• **Texto del documento**

------

Pero de ahí, y sin más, se salta a presentar el caso como de un puro conflicto
entre derechos constitucionales cuya resolución ha de hacerse ponderando y sin
ningún otro condicionamiento: como si la LO 1/1982 no existiera.
Se
nos informa de que “El derecho al honor, según reiterada jurisprudencia, se
encuentra limitado por las libertades de expresión e información” (FJ 8). Esta
frase, tan típica y habitual, se presta a dos equívocos. El primero, porque,
para que la idea fuera completa y congruente, debería ser de este tenor: “El
derecho al honor se encuentra limitado por las libertades de expresión e
información, y las libertades de expresión y formación se encuentran limitadas
por el derecho al honor”. Al recordar solo lo primero, se prepara retóricamente
el terreno para el fallo que vendrá: la absolución del demandado.

------

• **Trabajo por hacer**
1. Contesta estas preguntas sobre el texto acerca del derecho al honor:
(a) ¿Qué ley orgánica se trata como si no existiera?
(b) ¿En qué fundamento jurídico se afirma que el derecho al honor está limitado por las libertades de expresión e información?
(c) ¿Qué fallo se anuncia al final?
2. Reproduce al pie de la letra el pasaje del texto sobre el derecho al honor que comienza en "Pero de ahí, y" y termina en "1/1982 no existiera.".
Responde solo con lo que dice el texto.

• **Extractos de filas**

------

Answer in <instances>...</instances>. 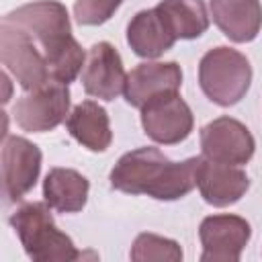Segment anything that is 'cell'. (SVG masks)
Masks as SVG:
<instances>
[{
    "mask_svg": "<svg viewBox=\"0 0 262 262\" xmlns=\"http://www.w3.org/2000/svg\"><path fill=\"white\" fill-rule=\"evenodd\" d=\"M2 20L25 29L47 63L49 80L70 84L84 68V51L72 37L68 10L55 0H39L8 12Z\"/></svg>",
    "mask_w": 262,
    "mask_h": 262,
    "instance_id": "6da1fadb",
    "label": "cell"
},
{
    "mask_svg": "<svg viewBox=\"0 0 262 262\" xmlns=\"http://www.w3.org/2000/svg\"><path fill=\"white\" fill-rule=\"evenodd\" d=\"M196 166L199 158L172 162L158 147H137L115 164L111 186L127 194L174 201L196 186Z\"/></svg>",
    "mask_w": 262,
    "mask_h": 262,
    "instance_id": "7a4b0ae2",
    "label": "cell"
},
{
    "mask_svg": "<svg viewBox=\"0 0 262 262\" xmlns=\"http://www.w3.org/2000/svg\"><path fill=\"white\" fill-rule=\"evenodd\" d=\"M10 225L14 227L27 256L35 262H68L86 256L78 252L74 242L55 227L47 203L20 205L10 215Z\"/></svg>",
    "mask_w": 262,
    "mask_h": 262,
    "instance_id": "3957f363",
    "label": "cell"
},
{
    "mask_svg": "<svg viewBox=\"0 0 262 262\" xmlns=\"http://www.w3.org/2000/svg\"><path fill=\"white\" fill-rule=\"evenodd\" d=\"M250 61L235 49L215 47L199 63V82L203 92L219 106H231L244 98L250 88Z\"/></svg>",
    "mask_w": 262,
    "mask_h": 262,
    "instance_id": "277c9868",
    "label": "cell"
},
{
    "mask_svg": "<svg viewBox=\"0 0 262 262\" xmlns=\"http://www.w3.org/2000/svg\"><path fill=\"white\" fill-rule=\"evenodd\" d=\"M0 53L2 63L14 74L25 90H35L49 82L45 57L25 29L2 20Z\"/></svg>",
    "mask_w": 262,
    "mask_h": 262,
    "instance_id": "5b68a950",
    "label": "cell"
},
{
    "mask_svg": "<svg viewBox=\"0 0 262 262\" xmlns=\"http://www.w3.org/2000/svg\"><path fill=\"white\" fill-rule=\"evenodd\" d=\"M70 90L68 84L49 80L41 88L27 90L14 104V121L33 133L55 129L68 115Z\"/></svg>",
    "mask_w": 262,
    "mask_h": 262,
    "instance_id": "8992f818",
    "label": "cell"
},
{
    "mask_svg": "<svg viewBox=\"0 0 262 262\" xmlns=\"http://www.w3.org/2000/svg\"><path fill=\"white\" fill-rule=\"evenodd\" d=\"M141 125L158 143H178L192 131V113L178 92H166L141 106Z\"/></svg>",
    "mask_w": 262,
    "mask_h": 262,
    "instance_id": "52a82bcc",
    "label": "cell"
},
{
    "mask_svg": "<svg viewBox=\"0 0 262 262\" xmlns=\"http://www.w3.org/2000/svg\"><path fill=\"white\" fill-rule=\"evenodd\" d=\"M41 151L25 137H4L2 141V194L6 203L20 201L37 182Z\"/></svg>",
    "mask_w": 262,
    "mask_h": 262,
    "instance_id": "ba28073f",
    "label": "cell"
},
{
    "mask_svg": "<svg viewBox=\"0 0 262 262\" xmlns=\"http://www.w3.org/2000/svg\"><path fill=\"white\" fill-rule=\"evenodd\" d=\"M203 156L223 164H246L254 156L252 133L231 117H219L201 131Z\"/></svg>",
    "mask_w": 262,
    "mask_h": 262,
    "instance_id": "9c48e42d",
    "label": "cell"
},
{
    "mask_svg": "<svg viewBox=\"0 0 262 262\" xmlns=\"http://www.w3.org/2000/svg\"><path fill=\"white\" fill-rule=\"evenodd\" d=\"M199 235L203 262H237L242 248L250 239V223L237 215H211L203 219Z\"/></svg>",
    "mask_w": 262,
    "mask_h": 262,
    "instance_id": "30bf717a",
    "label": "cell"
},
{
    "mask_svg": "<svg viewBox=\"0 0 262 262\" xmlns=\"http://www.w3.org/2000/svg\"><path fill=\"white\" fill-rule=\"evenodd\" d=\"M125 82L127 74L117 49L106 41L94 43L82 68V86L86 94L102 100H115L125 92Z\"/></svg>",
    "mask_w": 262,
    "mask_h": 262,
    "instance_id": "8fae6325",
    "label": "cell"
},
{
    "mask_svg": "<svg viewBox=\"0 0 262 262\" xmlns=\"http://www.w3.org/2000/svg\"><path fill=\"white\" fill-rule=\"evenodd\" d=\"M196 186L203 199L213 207H227L248 190V174L235 164H223L209 158H199Z\"/></svg>",
    "mask_w": 262,
    "mask_h": 262,
    "instance_id": "7c38bea8",
    "label": "cell"
},
{
    "mask_svg": "<svg viewBox=\"0 0 262 262\" xmlns=\"http://www.w3.org/2000/svg\"><path fill=\"white\" fill-rule=\"evenodd\" d=\"M180 84H182V72L178 63L174 61L139 63L135 70L127 74L125 98L131 106L141 108L145 102H149L160 94L178 92Z\"/></svg>",
    "mask_w": 262,
    "mask_h": 262,
    "instance_id": "4fadbf2b",
    "label": "cell"
},
{
    "mask_svg": "<svg viewBox=\"0 0 262 262\" xmlns=\"http://www.w3.org/2000/svg\"><path fill=\"white\" fill-rule=\"evenodd\" d=\"M215 25L235 43L252 41L262 27V6L258 0H211Z\"/></svg>",
    "mask_w": 262,
    "mask_h": 262,
    "instance_id": "5bb4252c",
    "label": "cell"
},
{
    "mask_svg": "<svg viewBox=\"0 0 262 262\" xmlns=\"http://www.w3.org/2000/svg\"><path fill=\"white\" fill-rule=\"evenodd\" d=\"M127 43L139 57H158L172 49L176 37L170 33L156 8L137 12L127 27Z\"/></svg>",
    "mask_w": 262,
    "mask_h": 262,
    "instance_id": "9a60e30c",
    "label": "cell"
},
{
    "mask_svg": "<svg viewBox=\"0 0 262 262\" xmlns=\"http://www.w3.org/2000/svg\"><path fill=\"white\" fill-rule=\"evenodd\" d=\"M68 131L76 141L92 151H104L113 139L108 115L94 100H84L74 106L68 117Z\"/></svg>",
    "mask_w": 262,
    "mask_h": 262,
    "instance_id": "2e32d148",
    "label": "cell"
},
{
    "mask_svg": "<svg viewBox=\"0 0 262 262\" xmlns=\"http://www.w3.org/2000/svg\"><path fill=\"white\" fill-rule=\"evenodd\" d=\"M43 196L59 213H78L88 199V180L72 168H53L43 182Z\"/></svg>",
    "mask_w": 262,
    "mask_h": 262,
    "instance_id": "e0dca14e",
    "label": "cell"
},
{
    "mask_svg": "<svg viewBox=\"0 0 262 262\" xmlns=\"http://www.w3.org/2000/svg\"><path fill=\"white\" fill-rule=\"evenodd\" d=\"M156 10L176 39H194L209 29L203 0H162Z\"/></svg>",
    "mask_w": 262,
    "mask_h": 262,
    "instance_id": "ac0fdd59",
    "label": "cell"
},
{
    "mask_svg": "<svg viewBox=\"0 0 262 262\" xmlns=\"http://www.w3.org/2000/svg\"><path fill=\"white\" fill-rule=\"evenodd\" d=\"M131 258L133 260H180L182 252L178 248L176 242L172 239H164L151 233H141L131 250Z\"/></svg>",
    "mask_w": 262,
    "mask_h": 262,
    "instance_id": "d6986e66",
    "label": "cell"
},
{
    "mask_svg": "<svg viewBox=\"0 0 262 262\" xmlns=\"http://www.w3.org/2000/svg\"><path fill=\"white\" fill-rule=\"evenodd\" d=\"M123 0H76L74 16L80 25H102L113 16Z\"/></svg>",
    "mask_w": 262,
    "mask_h": 262,
    "instance_id": "ffe728a7",
    "label": "cell"
}]
</instances>
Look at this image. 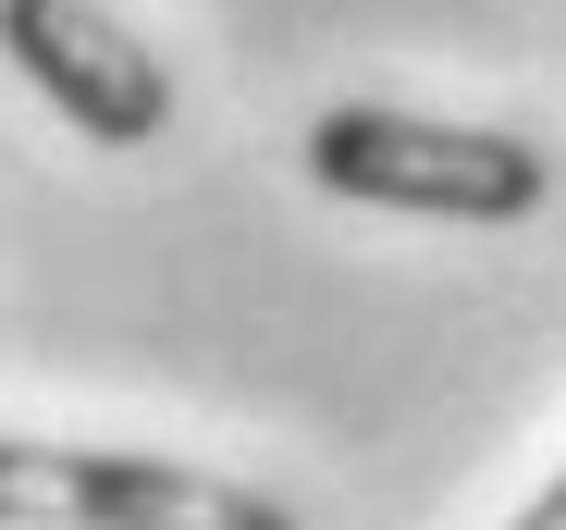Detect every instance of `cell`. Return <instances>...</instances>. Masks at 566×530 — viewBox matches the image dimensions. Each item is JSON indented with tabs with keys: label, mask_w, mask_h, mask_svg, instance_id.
I'll use <instances>...</instances> for the list:
<instances>
[{
	"label": "cell",
	"mask_w": 566,
	"mask_h": 530,
	"mask_svg": "<svg viewBox=\"0 0 566 530\" xmlns=\"http://www.w3.org/2000/svg\"><path fill=\"white\" fill-rule=\"evenodd\" d=\"M0 50H13V74L38 86L86 148H148L172 124L160 50L124 13H99V0H0Z\"/></svg>",
	"instance_id": "3"
},
{
	"label": "cell",
	"mask_w": 566,
	"mask_h": 530,
	"mask_svg": "<svg viewBox=\"0 0 566 530\" xmlns=\"http://www.w3.org/2000/svg\"><path fill=\"white\" fill-rule=\"evenodd\" d=\"M308 173L357 210H419V222H530L554 160L530 136L493 124H431V112H382V100H345L308 124Z\"/></svg>",
	"instance_id": "1"
},
{
	"label": "cell",
	"mask_w": 566,
	"mask_h": 530,
	"mask_svg": "<svg viewBox=\"0 0 566 530\" xmlns=\"http://www.w3.org/2000/svg\"><path fill=\"white\" fill-rule=\"evenodd\" d=\"M0 530H296V518L148 445H13L0 432Z\"/></svg>",
	"instance_id": "2"
},
{
	"label": "cell",
	"mask_w": 566,
	"mask_h": 530,
	"mask_svg": "<svg viewBox=\"0 0 566 530\" xmlns=\"http://www.w3.org/2000/svg\"><path fill=\"white\" fill-rule=\"evenodd\" d=\"M505 530H566V469H554V481H542V493H530V506H517Z\"/></svg>",
	"instance_id": "4"
}]
</instances>
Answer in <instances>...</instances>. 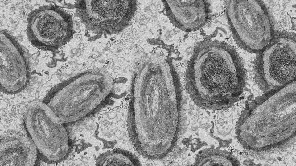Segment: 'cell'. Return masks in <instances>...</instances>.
<instances>
[{
	"mask_svg": "<svg viewBox=\"0 0 296 166\" xmlns=\"http://www.w3.org/2000/svg\"><path fill=\"white\" fill-rule=\"evenodd\" d=\"M76 12L81 22L88 29L96 34H102L101 30L91 22L85 11L84 6L77 8Z\"/></svg>",
	"mask_w": 296,
	"mask_h": 166,
	"instance_id": "14",
	"label": "cell"
},
{
	"mask_svg": "<svg viewBox=\"0 0 296 166\" xmlns=\"http://www.w3.org/2000/svg\"><path fill=\"white\" fill-rule=\"evenodd\" d=\"M224 157L223 152L220 149H206L199 152L196 158L195 164L196 166H223Z\"/></svg>",
	"mask_w": 296,
	"mask_h": 166,
	"instance_id": "13",
	"label": "cell"
},
{
	"mask_svg": "<svg viewBox=\"0 0 296 166\" xmlns=\"http://www.w3.org/2000/svg\"><path fill=\"white\" fill-rule=\"evenodd\" d=\"M27 37L33 46L54 50L66 44L72 38L73 22L72 16L54 4L40 6L28 15Z\"/></svg>",
	"mask_w": 296,
	"mask_h": 166,
	"instance_id": "7",
	"label": "cell"
},
{
	"mask_svg": "<svg viewBox=\"0 0 296 166\" xmlns=\"http://www.w3.org/2000/svg\"><path fill=\"white\" fill-rule=\"evenodd\" d=\"M95 164L98 166L140 165L138 159L133 154L125 150L116 149L101 154Z\"/></svg>",
	"mask_w": 296,
	"mask_h": 166,
	"instance_id": "12",
	"label": "cell"
},
{
	"mask_svg": "<svg viewBox=\"0 0 296 166\" xmlns=\"http://www.w3.org/2000/svg\"><path fill=\"white\" fill-rule=\"evenodd\" d=\"M246 74L236 51L224 42L198 43L187 62L186 88L191 100L206 110L230 106L244 90Z\"/></svg>",
	"mask_w": 296,
	"mask_h": 166,
	"instance_id": "2",
	"label": "cell"
},
{
	"mask_svg": "<svg viewBox=\"0 0 296 166\" xmlns=\"http://www.w3.org/2000/svg\"><path fill=\"white\" fill-rule=\"evenodd\" d=\"M0 89L4 93L16 94L23 90L29 79L27 61L15 38L5 31L0 34Z\"/></svg>",
	"mask_w": 296,
	"mask_h": 166,
	"instance_id": "8",
	"label": "cell"
},
{
	"mask_svg": "<svg viewBox=\"0 0 296 166\" xmlns=\"http://www.w3.org/2000/svg\"><path fill=\"white\" fill-rule=\"evenodd\" d=\"M136 0H85V11L91 22L102 34L121 32L133 17Z\"/></svg>",
	"mask_w": 296,
	"mask_h": 166,
	"instance_id": "9",
	"label": "cell"
},
{
	"mask_svg": "<svg viewBox=\"0 0 296 166\" xmlns=\"http://www.w3.org/2000/svg\"><path fill=\"white\" fill-rule=\"evenodd\" d=\"M165 10L170 22L186 32L197 31L206 23L207 14L204 0L165 1Z\"/></svg>",
	"mask_w": 296,
	"mask_h": 166,
	"instance_id": "10",
	"label": "cell"
},
{
	"mask_svg": "<svg viewBox=\"0 0 296 166\" xmlns=\"http://www.w3.org/2000/svg\"><path fill=\"white\" fill-rule=\"evenodd\" d=\"M24 124L41 160L48 164L59 163L69 152L66 130L51 109L44 102L34 101L27 106Z\"/></svg>",
	"mask_w": 296,
	"mask_h": 166,
	"instance_id": "5",
	"label": "cell"
},
{
	"mask_svg": "<svg viewBox=\"0 0 296 166\" xmlns=\"http://www.w3.org/2000/svg\"><path fill=\"white\" fill-rule=\"evenodd\" d=\"M38 156L36 147L30 137L12 136L0 144V165L34 166Z\"/></svg>",
	"mask_w": 296,
	"mask_h": 166,
	"instance_id": "11",
	"label": "cell"
},
{
	"mask_svg": "<svg viewBox=\"0 0 296 166\" xmlns=\"http://www.w3.org/2000/svg\"><path fill=\"white\" fill-rule=\"evenodd\" d=\"M226 1V15L237 43L251 53L263 49L272 38L270 21L263 3L255 0Z\"/></svg>",
	"mask_w": 296,
	"mask_h": 166,
	"instance_id": "6",
	"label": "cell"
},
{
	"mask_svg": "<svg viewBox=\"0 0 296 166\" xmlns=\"http://www.w3.org/2000/svg\"><path fill=\"white\" fill-rule=\"evenodd\" d=\"M55 2L54 5L59 7H64L67 8H77L79 7L81 4H80L82 1L80 0H56L54 1Z\"/></svg>",
	"mask_w": 296,
	"mask_h": 166,
	"instance_id": "15",
	"label": "cell"
},
{
	"mask_svg": "<svg viewBox=\"0 0 296 166\" xmlns=\"http://www.w3.org/2000/svg\"><path fill=\"white\" fill-rule=\"evenodd\" d=\"M112 77L99 71H88L52 88L47 105L62 124L79 121L92 114L109 97Z\"/></svg>",
	"mask_w": 296,
	"mask_h": 166,
	"instance_id": "3",
	"label": "cell"
},
{
	"mask_svg": "<svg viewBox=\"0 0 296 166\" xmlns=\"http://www.w3.org/2000/svg\"><path fill=\"white\" fill-rule=\"evenodd\" d=\"M257 61L255 81L266 94L275 92L296 82V35L275 34Z\"/></svg>",
	"mask_w": 296,
	"mask_h": 166,
	"instance_id": "4",
	"label": "cell"
},
{
	"mask_svg": "<svg viewBox=\"0 0 296 166\" xmlns=\"http://www.w3.org/2000/svg\"><path fill=\"white\" fill-rule=\"evenodd\" d=\"M182 92L179 76L167 62H146L133 83L128 130L136 150L145 155L169 153L177 139Z\"/></svg>",
	"mask_w": 296,
	"mask_h": 166,
	"instance_id": "1",
	"label": "cell"
}]
</instances>
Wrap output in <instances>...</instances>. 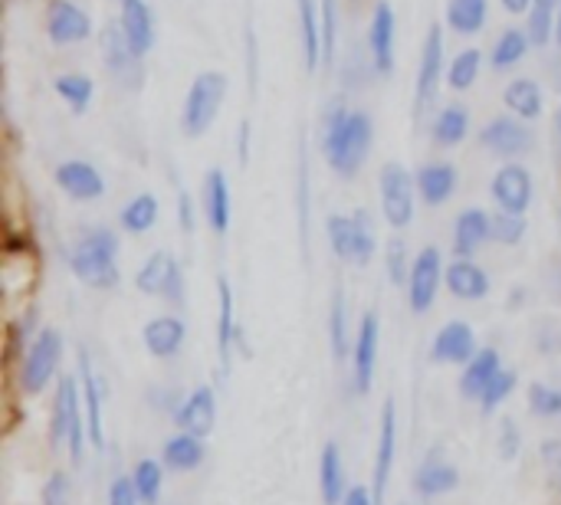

------

• **Respuestas del ejercicio**
1.
(a) La LO 1/1982.
(b) En el FJ 8.
(c) La absolución del demandado.

2.
Pero de ahí, y sin más, se salta a presentar el caso como de un puro conflicto
entre derechos constitucionales cuya resolución ha de hacerse ponderando y sin
ningún otro condicionamiento: como si la LO 1/1982 no existiera.